Contrappunti (Counterpoints) is another interesting offering that is, essentially, a concerto for string and orchestra. Of the three works here, this is the longest, the most “neo-Romantic” and has some fascinating connections with Beethoven. It is said that Ghedini was a great admirer of Beethoven’s music, the string quartets in particular, and that Counterpoints was intended to pay homage to those works. There is certainly a connection, stylistically, to the late, introspective Beethoven quartets and Ghedini’s use of dark hues and some dramatic ritardandi, silences and melancholy – particularly the Andante misterioso – are quite reminiscent of the master. The closing Allegro vivo begins with a series of short, impulsive bits of melody that start and stop only to lead into an energetic, nervous conclusion. I enjoyed this work a great deal, also!
Ghedini’s Marinaresca e baccanale (Sea Piece and Bacchanale) is the composer’s offering to seascapes and sailors’ life. Ghedini was enamoured with the Mediterranean and the sea in general. In fact, he apparently wrote an oratorio based on Melville’s “Billy Budd” as well as his “Moby Dick”. The present Marinescara is a picturesque work, but, as musicologist John Waterhouse has commented, this piece bears no resemblance to either Britten or the iconic La Mer of Debussy. This piece is, in many ways, a reflection on the sea and its effect on coastal lands; it is not a “depiction” of the sea with waves and such. There are actually a few moments reminiscent of Strauss, in fact. Some of the Ghedini touches including repeated propulsion and lush chords are here and this is another work that really should get more play.
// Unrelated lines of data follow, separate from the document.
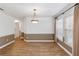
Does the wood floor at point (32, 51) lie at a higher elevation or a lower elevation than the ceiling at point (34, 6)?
lower

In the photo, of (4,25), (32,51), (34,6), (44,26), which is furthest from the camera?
(44,26)

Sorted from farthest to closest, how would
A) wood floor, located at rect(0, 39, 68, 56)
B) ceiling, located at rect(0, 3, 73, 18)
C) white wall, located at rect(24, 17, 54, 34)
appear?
1. white wall, located at rect(24, 17, 54, 34)
2. wood floor, located at rect(0, 39, 68, 56)
3. ceiling, located at rect(0, 3, 73, 18)

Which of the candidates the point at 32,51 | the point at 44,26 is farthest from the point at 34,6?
the point at 44,26

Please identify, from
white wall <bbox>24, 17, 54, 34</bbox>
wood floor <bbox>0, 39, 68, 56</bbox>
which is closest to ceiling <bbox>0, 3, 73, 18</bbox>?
wood floor <bbox>0, 39, 68, 56</bbox>

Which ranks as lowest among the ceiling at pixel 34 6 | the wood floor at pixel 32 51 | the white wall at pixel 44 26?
the wood floor at pixel 32 51

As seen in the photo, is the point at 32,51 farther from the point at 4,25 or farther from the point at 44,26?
the point at 44,26

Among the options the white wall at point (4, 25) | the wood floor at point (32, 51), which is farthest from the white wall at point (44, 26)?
the wood floor at point (32, 51)

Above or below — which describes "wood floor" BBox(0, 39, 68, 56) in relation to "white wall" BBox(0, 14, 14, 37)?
below

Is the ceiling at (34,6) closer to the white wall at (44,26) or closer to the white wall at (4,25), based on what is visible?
the white wall at (4,25)

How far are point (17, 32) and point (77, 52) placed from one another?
1116cm

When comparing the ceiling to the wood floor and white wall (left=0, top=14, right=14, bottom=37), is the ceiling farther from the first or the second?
the wood floor

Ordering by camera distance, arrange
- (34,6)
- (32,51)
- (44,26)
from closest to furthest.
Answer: (34,6)
(32,51)
(44,26)

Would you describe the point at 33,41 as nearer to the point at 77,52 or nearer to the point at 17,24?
the point at 17,24

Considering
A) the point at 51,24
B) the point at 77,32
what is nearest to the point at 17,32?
the point at 51,24
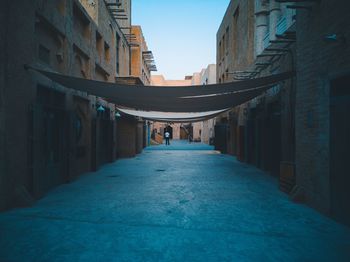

Naxos is to be commended, again, for recording works not heard enough. In some cases, they have released and marketed entire series of CDs along a geographic or historic series. This disc is the latest showcasing composers from mid-century Italy; including some offerings by Malipiero, Ferrara, Petrassi, Casella and, now, Giorgio Ghedini. Ghedini’s music will, most likely, remain a bit of an asterisk in the twentieth century European genre. However, it is well worth exploring and there is always a certain fascination to learning about composers who created their own style despite – or in spite of – what were the popular idioms around them at the time.
The Rome Symphony, the featured soloists and conductor Francesco La Vecchia all give strong, committed and convincing performances and the sonic quality is at Naxos’ usual high standards. I strongly recommend you check this out!